E’ questo il gioco: possiamo permetterci di non pensare perché tanto, siccome non pensiamo più, non ci accorgiamo di quanto è stupido e triste non pensare. E il rogo dei libri – cioè dei pensieri e delle emozioni – è eletto a sistema, arrivando in qualche modo a includere e concludere – del resto siamo in un futuro “semplicemente” immaginato – i roghi avvenuti nella storia, la cui matrice era sostanzialmente ideologica e calata dall’alto. Qui, ormai, praticamente nessuno si rende più conto di nulla.

“Bruciamo tutto, bruciamo ogni cosa! Il fuoco è luce e soprattutto è purificazione” diceva dunque il capitano dei pompieri. A chi è tentato di pensare che “tanto alla fine è fantascienza” bisognerà ricordare non solo i roghi di libri del nazismo, ma anche quelli in Bosnia dei primi anni novanta o quelli dei romanzi di Harry Potter messi in piedi da alcuni preti del Midwest americano.

Bradbury mette in scena la paura di tutto questo.
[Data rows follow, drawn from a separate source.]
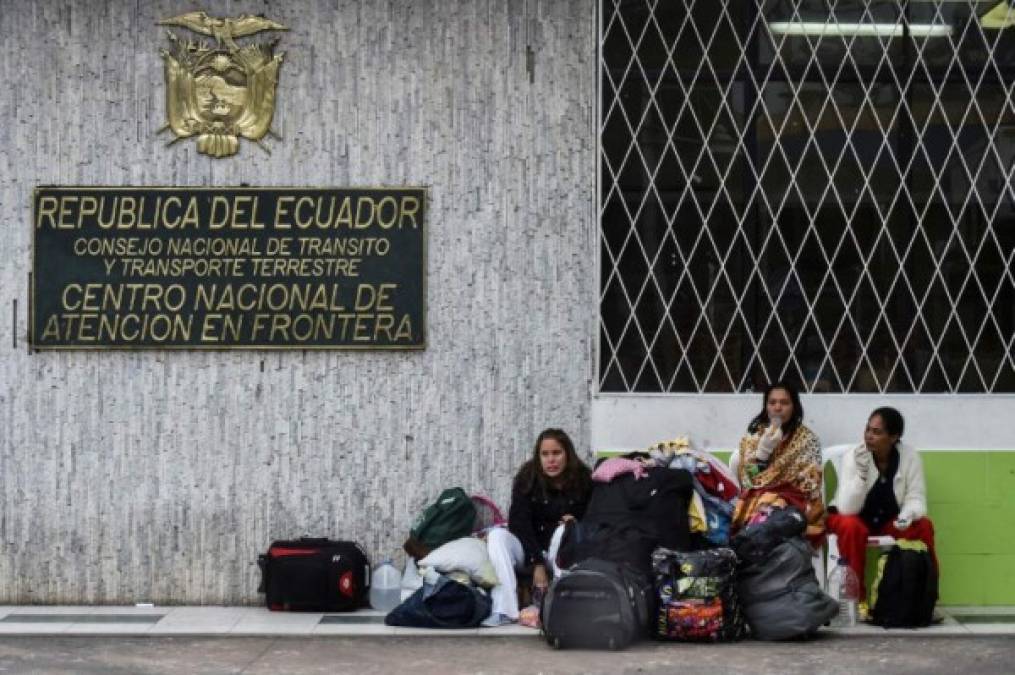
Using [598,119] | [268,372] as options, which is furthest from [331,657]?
[598,119]

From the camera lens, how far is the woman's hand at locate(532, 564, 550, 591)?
10.1 metres

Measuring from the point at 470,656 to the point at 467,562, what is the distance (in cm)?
91

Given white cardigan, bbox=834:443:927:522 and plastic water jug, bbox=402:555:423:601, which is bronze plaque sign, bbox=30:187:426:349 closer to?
plastic water jug, bbox=402:555:423:601

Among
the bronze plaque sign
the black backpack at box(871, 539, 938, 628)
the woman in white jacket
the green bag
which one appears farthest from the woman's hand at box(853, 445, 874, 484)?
the bronze plaque sign

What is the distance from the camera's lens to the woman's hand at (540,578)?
33.0 feet

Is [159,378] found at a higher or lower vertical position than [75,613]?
higher

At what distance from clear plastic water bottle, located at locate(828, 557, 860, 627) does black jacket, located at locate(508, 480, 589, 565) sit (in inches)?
56.7

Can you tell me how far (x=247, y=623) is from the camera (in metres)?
10.2

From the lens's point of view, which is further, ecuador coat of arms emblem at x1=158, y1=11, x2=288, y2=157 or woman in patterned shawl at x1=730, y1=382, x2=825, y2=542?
ecuador coat of arms emblem at x1=158, y1=11, x2=288, y2=157

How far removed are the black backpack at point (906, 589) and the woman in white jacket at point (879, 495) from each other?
0.52 ft

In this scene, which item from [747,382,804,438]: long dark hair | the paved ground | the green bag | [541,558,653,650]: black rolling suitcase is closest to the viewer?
the paved ground

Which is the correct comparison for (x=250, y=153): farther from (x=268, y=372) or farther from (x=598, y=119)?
(x=598, y=119)

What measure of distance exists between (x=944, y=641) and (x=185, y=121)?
17.3ft

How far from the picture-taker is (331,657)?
30.6 ft
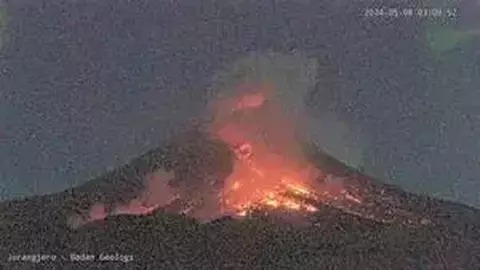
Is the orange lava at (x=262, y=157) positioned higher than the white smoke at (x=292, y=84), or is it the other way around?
the white smoke at (x=292, y=84)

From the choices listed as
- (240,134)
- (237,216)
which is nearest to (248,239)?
(237,216)

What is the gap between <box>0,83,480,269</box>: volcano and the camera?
43.2 inches

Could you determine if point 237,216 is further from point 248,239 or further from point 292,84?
point 292,84

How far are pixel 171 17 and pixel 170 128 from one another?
149 millimetres

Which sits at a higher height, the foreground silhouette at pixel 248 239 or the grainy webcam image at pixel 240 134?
the grainy webcam image at pixel 240 134

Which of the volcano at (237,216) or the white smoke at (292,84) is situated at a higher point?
the white smoke at (292,84)

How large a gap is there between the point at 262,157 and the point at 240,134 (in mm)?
41

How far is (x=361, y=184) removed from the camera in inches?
44.5

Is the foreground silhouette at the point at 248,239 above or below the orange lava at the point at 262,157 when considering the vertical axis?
below

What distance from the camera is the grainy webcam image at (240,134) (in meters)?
1.10

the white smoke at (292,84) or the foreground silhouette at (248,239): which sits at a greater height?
the white smoke at (292,84)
E ci parla della fecondità, della vitalità e della bellezza delle contaminazioni. Fantasie e pensieri che stanno nei libri. Forse la lettura ideale che potrebbe seguire “Fahrenheit 451” sarebbe “Se una notte d’inverno un viaggiatore” di Italo Calvino. Soprattutto all’inizio. Quando ci invita ad accomodarci su una poltrona morbida – o su un pouf o un letto, dove vogliamo –, a distendere le gambe, o a metterci come ci pare, purché comodi. Poi a prendere il libro, rigirarlo un po’, annusarne l’odore delle pagine nuove, sfogliandolo con delicatezza. E infine, chiuso il mondo fuori per un po’, a immergerci.